CONSIGNE: Citez mot pour mot l'ensemble des enregistrements qui suivent.

----- DONNÉES FOURNIES

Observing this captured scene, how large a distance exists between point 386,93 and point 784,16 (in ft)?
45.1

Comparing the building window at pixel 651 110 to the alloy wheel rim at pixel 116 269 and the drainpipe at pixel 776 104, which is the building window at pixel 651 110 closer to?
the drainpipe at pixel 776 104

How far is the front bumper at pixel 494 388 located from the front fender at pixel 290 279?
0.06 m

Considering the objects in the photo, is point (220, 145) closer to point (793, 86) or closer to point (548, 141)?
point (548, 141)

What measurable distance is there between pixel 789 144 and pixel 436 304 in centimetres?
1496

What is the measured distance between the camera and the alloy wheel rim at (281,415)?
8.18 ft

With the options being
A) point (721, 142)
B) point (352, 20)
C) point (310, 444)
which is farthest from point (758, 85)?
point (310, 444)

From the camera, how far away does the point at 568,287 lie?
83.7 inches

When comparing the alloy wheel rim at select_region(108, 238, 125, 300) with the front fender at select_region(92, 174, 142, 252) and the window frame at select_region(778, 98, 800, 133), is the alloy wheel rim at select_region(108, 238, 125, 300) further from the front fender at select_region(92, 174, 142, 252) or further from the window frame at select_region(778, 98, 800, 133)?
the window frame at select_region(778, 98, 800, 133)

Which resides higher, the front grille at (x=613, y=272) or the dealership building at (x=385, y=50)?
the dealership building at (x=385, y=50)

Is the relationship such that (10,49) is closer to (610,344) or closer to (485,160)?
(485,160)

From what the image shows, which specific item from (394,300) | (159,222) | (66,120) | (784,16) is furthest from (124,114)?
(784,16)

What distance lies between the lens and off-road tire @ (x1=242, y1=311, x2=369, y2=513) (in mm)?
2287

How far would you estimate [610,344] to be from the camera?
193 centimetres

----------

RÉSULTAT OBTENU:
Observing this captured scene, how large a distance exists between point 386,93 and point 784,16 (in ft)?
45.1

Comparing the building window at pixel 651 110 to the alloy wheel rim at pixel 116 269 and the drainpipe at pixel 776 104, which is the building window at pixel 651 110 closer to?
the drainpipe at pixel 776 104

How far is the front bumper at pixel 494 388 located from the front fender at pixel 290 279?
0.06 m

Considering the objects in the photo, is point (220, 145) closer to point (793, 86) or closer to point (548, 141)?
point (548, 141)

What measurable distance is there between pixel 789 144 and pixel 436 304 in centimetres?
1496

What is the measured distance between the camera and the alloy wheel rim at (281,415)?
8.18 ft

With the options being
A) point (721, 142)
B) point (352, 20)
C) point (310, 444)
which is farthest from point (758, 85)?
point (310, 444)

From the camera, how far away does the point at 568,287 lie?
83.7 inches

When comparing the alloy wheel rim at select_region(108, 238, 125, 300) with the front fender at select_region(92, 174, 142, 252) and the window frame at select_region(778, 98, 800, 133), is the alloy wheel rim at select_region(108, 238, 125, 300) further from the front fender at select_region(92, 174, 142, 252) or further from the window frame at select_region(778, 98, 800, 133)?
the window frame at select_region(778, 98, 800, 133)

Which resides higher, the front grille at (x=613, y=272) or the dealership building at (x=385, y=50)?
the dealership building at (x=385, y=50)

Is the relationship such that (10,49) is closer to (610,344) or closer to (485,160)?
(485,160)

From what the image shows, which specific item from (394,300) | (159,222) | (66,120) | (784,16) is furthest from (124,114)?
(784,16)

What distance lies between the lens and off-road tire @ (x1=242, y1=311, x2=369, y2=513) (in mm)?
2287

How far would you estimate [610,344] to be from the camera?
193 centimetres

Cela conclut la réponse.